BEGIN Selected extract

ALEPPO, SYRIA (Catholic online) - Like most of my readers, the continual images coming out of the Syrian tragedy plague me. The horrors inflicted upon men, women and children by a regime which seems to have no conscience continually fill our television, computer and smart phone screens with an almost surreal regularity.
In the face of all that happens in the Middle East, I try to pay special attention to the plight of the Christians in that ancient land which has such a rich place in our Christian history. I also try, as Editor in Chief of Catholic Online, to call regular attention to the plight of our Christian brethren who suffer such intense persecution precisely because they remain faithful to the ancient faith.
Our Catholic Christian faith precedes in time and history the presence of Islam in Syria. I am helped in my efforts by some of our excellent writers like Michael Terheyden, whose coverage of the challenges faced by Christians in the Middle East is one of the many great resources we offer our readers.
"Five Italian nuns from the Monastery of Valserena (Pisa) call it home. Despite the fighting raging around them, they chose to stay in the country. "Despite our Italian nationality," said Sister Monica, superior of the Mother House, "and the resources we might have because of it, we are part of this community and cannot leave at a time of trial. Its fate is our fate."
"In letters written over the past few months and posted on the monastery's website, the nuns describe the tragedies of the war and the suffering endured by the residents of the villages that surround them. For the sisters, the monastery is a tangible sign of hope.
"The country," wrote another, "has become a battleground for adversaries that are bigger than Syria, people who came to fight in this land and this people to settle their own conflicts." In each post, the Trappist nuns call on all Christians to pray for the Syrian population that welcomed them. According to them, "people want justice, freedom, democracy but also jobs and a chance to go out with the family."
"The nuns responded to such requests with their life, full of prayers and small actions, like growing vegetables in the garden and tending the orchard, which produces all sorts of fruit," another nun said. Bearing witness in this simple fashion helps people have hope and stand up to hatred, mindful of the traditions of this land where Christians and Muslims have lived in peace for centuries."

END Selected extract
BEGIN Data

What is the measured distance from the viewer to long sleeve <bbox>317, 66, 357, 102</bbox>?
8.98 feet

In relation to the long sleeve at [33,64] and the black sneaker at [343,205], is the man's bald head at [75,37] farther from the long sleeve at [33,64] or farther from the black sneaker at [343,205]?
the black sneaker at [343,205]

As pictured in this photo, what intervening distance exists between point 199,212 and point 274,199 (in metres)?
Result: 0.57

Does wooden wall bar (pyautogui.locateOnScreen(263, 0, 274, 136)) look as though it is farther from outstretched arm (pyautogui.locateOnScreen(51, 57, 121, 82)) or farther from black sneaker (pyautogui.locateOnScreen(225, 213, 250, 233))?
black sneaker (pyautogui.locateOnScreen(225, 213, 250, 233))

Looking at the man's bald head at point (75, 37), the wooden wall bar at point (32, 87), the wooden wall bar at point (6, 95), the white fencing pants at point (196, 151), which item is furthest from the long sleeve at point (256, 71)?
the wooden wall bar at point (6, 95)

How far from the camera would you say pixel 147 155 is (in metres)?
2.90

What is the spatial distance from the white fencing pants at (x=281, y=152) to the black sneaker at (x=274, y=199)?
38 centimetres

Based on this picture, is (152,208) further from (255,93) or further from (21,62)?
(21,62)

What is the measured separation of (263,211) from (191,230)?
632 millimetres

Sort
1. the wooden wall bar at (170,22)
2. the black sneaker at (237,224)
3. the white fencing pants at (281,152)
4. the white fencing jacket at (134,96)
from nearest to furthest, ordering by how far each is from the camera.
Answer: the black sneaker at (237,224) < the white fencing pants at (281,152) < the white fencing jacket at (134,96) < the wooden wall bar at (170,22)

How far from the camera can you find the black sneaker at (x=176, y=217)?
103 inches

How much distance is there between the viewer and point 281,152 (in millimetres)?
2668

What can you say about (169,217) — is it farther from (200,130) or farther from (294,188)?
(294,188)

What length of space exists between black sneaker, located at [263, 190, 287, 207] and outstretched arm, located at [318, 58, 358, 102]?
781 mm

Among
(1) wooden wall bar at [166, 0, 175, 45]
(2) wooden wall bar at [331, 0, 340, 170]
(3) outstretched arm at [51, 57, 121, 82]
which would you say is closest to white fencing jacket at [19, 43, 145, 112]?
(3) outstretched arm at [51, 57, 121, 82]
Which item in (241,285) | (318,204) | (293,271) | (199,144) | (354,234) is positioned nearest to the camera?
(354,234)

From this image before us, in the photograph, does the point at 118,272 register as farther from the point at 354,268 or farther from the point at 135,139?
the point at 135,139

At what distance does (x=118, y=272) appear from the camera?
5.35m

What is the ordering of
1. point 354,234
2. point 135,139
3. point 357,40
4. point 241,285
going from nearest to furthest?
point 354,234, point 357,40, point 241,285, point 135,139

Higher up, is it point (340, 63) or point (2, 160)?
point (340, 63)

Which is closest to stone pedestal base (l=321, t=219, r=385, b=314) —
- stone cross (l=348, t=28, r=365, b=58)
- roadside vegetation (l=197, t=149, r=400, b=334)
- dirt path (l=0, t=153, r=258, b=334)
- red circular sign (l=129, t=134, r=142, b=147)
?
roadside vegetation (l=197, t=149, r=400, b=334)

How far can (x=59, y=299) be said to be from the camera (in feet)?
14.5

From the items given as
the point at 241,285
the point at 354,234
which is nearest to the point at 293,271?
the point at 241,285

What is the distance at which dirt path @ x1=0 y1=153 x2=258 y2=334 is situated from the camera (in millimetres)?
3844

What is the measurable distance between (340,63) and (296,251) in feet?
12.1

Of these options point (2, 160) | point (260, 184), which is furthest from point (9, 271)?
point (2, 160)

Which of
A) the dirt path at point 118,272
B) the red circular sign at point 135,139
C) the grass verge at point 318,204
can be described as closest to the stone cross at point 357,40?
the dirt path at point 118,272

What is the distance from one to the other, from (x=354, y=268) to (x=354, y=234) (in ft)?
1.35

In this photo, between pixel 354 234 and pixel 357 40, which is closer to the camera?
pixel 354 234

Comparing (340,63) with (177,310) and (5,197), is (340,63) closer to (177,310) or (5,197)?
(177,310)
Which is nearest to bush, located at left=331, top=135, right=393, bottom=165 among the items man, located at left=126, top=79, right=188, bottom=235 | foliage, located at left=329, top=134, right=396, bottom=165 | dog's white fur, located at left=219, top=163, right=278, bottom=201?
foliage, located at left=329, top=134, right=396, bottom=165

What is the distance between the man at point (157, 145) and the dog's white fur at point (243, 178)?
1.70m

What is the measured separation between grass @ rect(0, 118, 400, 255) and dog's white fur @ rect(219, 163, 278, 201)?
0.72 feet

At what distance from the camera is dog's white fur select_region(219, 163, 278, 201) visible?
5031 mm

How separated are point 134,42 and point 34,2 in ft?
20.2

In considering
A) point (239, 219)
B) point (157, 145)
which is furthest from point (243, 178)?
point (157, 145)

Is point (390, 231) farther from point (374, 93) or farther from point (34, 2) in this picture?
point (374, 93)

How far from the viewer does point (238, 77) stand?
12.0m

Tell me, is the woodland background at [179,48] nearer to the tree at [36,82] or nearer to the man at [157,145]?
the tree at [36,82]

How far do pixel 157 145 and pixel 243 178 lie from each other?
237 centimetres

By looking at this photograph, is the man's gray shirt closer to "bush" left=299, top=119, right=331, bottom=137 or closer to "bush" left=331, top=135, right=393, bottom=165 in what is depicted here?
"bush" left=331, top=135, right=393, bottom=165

END Data

* **Task instructions**
Retype the excerpt about Syrian Christians in full, word for word. The records aren't needed for any of this.

* **Exercise solution**
ALEPPO, SYRIA (Catholic online) - Like most of my readers, the continual images coming out of the Syrian tragedy plague me. The horrors inflicted upon men, women and children by a regime which seems to have no conscience continually fill our television, computer and smart phone screens with an almost surreal regularity.
In the face of all that happens in the Middle East, I try to pay special attention to the plight of the Christians in that ancient land which has such a rich place in our Christian history. I also try, as Editor in Chief of Catholic Online, to call regular attention to the plight of our Christian brethren who suffer such intense persecution precisely because they remain faithful to the ancient faith.
Our Catholic Christian faith precedes in time and history the presence of Islam in Syria. I am helped in my efforts by some of our excellent writers like Michael Terheyden, whose coverage of the challenges faced by Christians in the Middle East is one of the many great resources we offer our readers.
"Five Italian nuns from the Monastery of Valserena (Pisa) call it home. Despite the fighting raging around them, they chose to stay in the country. "Despite our Italian nationality," said Sister Monica, superior of the Mother House, "and the resources we might have because of it, we are part of this community and cannot leave at a time of trial. Its fate is our fate."
"In letters written over the past few months and posted on the monastery's website, the nuns describe the tragedies of the war and the suffering endured by the residents of the villages that surround them. For the sisters, the monastery is a tangible sign of hope.
"The country," wrote another, "has become a battleground for adversaries that are bigger than Syria, people who came to fight in this land and this people to settle their own conflicts." In each post, the Trappist nuns call on all Christians to pray for the Syrian population that welcomed them. According to them, "people want justice, freedom, democracy but also jobs and a chance to go out with the family."
"The nuns responded to such requests with their life, full of prayers and small actions, like growing vegetables in the garden and tending the orchard, which produces all sorts of fruit," another nun said. Bearing witness in this simple fashion helps people have hope and stand up to hatred, mindful of the traditions of this land where Christians and Muslims have lived in peace for centuries."